Aurora Inn_bar
Travel

Reinventing the Aurora Inn

This northeast Ohio landmark was shuttered before its new owners teamed with HGTV’s Genevieve Gorder to create a modern hotel that honors its 90-year history. 

The Six Horses Tavern has a dark brown tin ceiling and tile floors that give it a distinct 1920s feel. Just beyond the classic sheen, one notices the modern touches: hidden purse hooks and outlets for phone chargers. Over the years, entertainers such as Dean Martin and Rosemary Clooney stopped in at one time or another. Now, you can too, to raise a glass to the Aurora Inn’s new look for its 90th anniversary. 

“The architectural integrity of what was originally designed had really been changed,” says Stephen Mansfield, proprietor of the Aurora Inn Hotel & Event Center. “This hotel was built in a classic Western Reserve style and none of that shined through when we bought it.” 

In 2014, Mansfield and his business partners purchased the inn and began restoring the property. After undergoing a three-year renovation led by interior designer and HGTV personality Genevieve Gorder, the 66-room hotel unveiled its new look last month.

Gorder was brought in to give the inn a fresh, contemporary feel, while incorporating local history. One black and white photo hanging on the wall captures local cheese barons Frank Hurd and W.J. Eldridge dressed in 1880s high fashion. Another shows President Richard Nixon receiving the key to the city in 1972. 

In the lobby, guests check in at a large desk built using salvaged beams from the inn. The original red brick floor was brought back to life after spending years hidden, and renovators uncovered a large brick fireplace that now serves as the room’s focal point.

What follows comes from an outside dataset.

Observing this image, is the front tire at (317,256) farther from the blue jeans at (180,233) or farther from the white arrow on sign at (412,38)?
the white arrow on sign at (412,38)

The art deco chandeliers in the ballroom are one of Mansfield’s favorite features. They are also one of the few original elements of the 1927 inn that remains today following a 1963 fire. 

“When we took over the hotel, they were up there, but they had been caked with decades worth of dust and dirt,” Mansfield says of the chandeliers. So, he got on a scaffold and spent about a week taking out every piece of glass to clean and polish it.

“[The inn] has created memories for 90 years,” he says. “I am really excited to take what was a closed, poorly managed, poorly run ugly building and bring it back to what I think is just a gorgeous current life.”